Too many years ago, I published an article about the history of Harry’s Bar Venice, one of the most iconic landmarks in Italy. I told my story through the eyes of Ruggero Caumo, who had worked at Harry’s for more than four decades, most of them as head barman. Ruggero was a charming and lovely man whom I met one day while he was mixing my martini. I interviewed him on his day off while he was getting a haircut. We spoke mostly in Italian, at his request. As he felt more comfortable, we switched to English. He had not yet retired from Harry’s and he was in an expansive mood. I was delighted. After the original article was published, Ruggero wrote me saying that many tourists had visited Harry’s Bar all summer long with clipped-out copies of the article asking him to autograph it. Naturally, he obliged. I hope you enjoy his story:
“This is a place where everybody in the world stops once in his life,” says Ruggero Caumo, head barman of Harry’s Bar in Venice, Italy — the world’s most famous watering hole.
Ruggero ought to know. He has been tending bar there since 1946.
“I don’t need to go away to see the world,” he says. “The world passes through here.”
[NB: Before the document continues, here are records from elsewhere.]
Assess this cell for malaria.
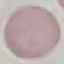
Uninfected.

Summary:
  - Capture: smartphone through the microscope eyepiece
  - Preparation: thin blood film
  - Image type: cell patch, automatically extracted from a larger field of view and resized to 64 × 64 pixels
  - Stain: Giemsa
State which parasite is depicted.
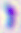
Toxoplasma gondii.

Summary:
  - Magnification: 400x
  - Modality: micrograph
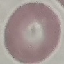
Malaria status: uninfected. Automatically extracted cell patch, resized to 64 × 64 pixels. Thin smear of blood. Acquired by smartphone through the microscope eyepiece. Giemsa stain.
Assess this cell for malaria.
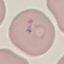

Parasitized.

Giemsa stain. Thin blood smear. Cell patch, automatically extracted from a larger field of view and resized to 64 × 64 pixels. Photographed with a smartphone camera at the microscope eyepiece.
No one can argue with him. No trip to Venice is complete without a visit to Harry’s Bar, the always-crowded-to-capacity original from which all others are pale imitations.
From his vantage point, behind the tiny, intimate bar, Ruggero has spent the last several decades watching the human parade pass through. And what a parade.
He has mixed thousands of drinks for Harry’s legendary clientele – writers, film stars, tycoons, royalty, and assorted bon vivants—a list headed by novelist Ernest Hemingway, the man who put Harry’s Bar on the map.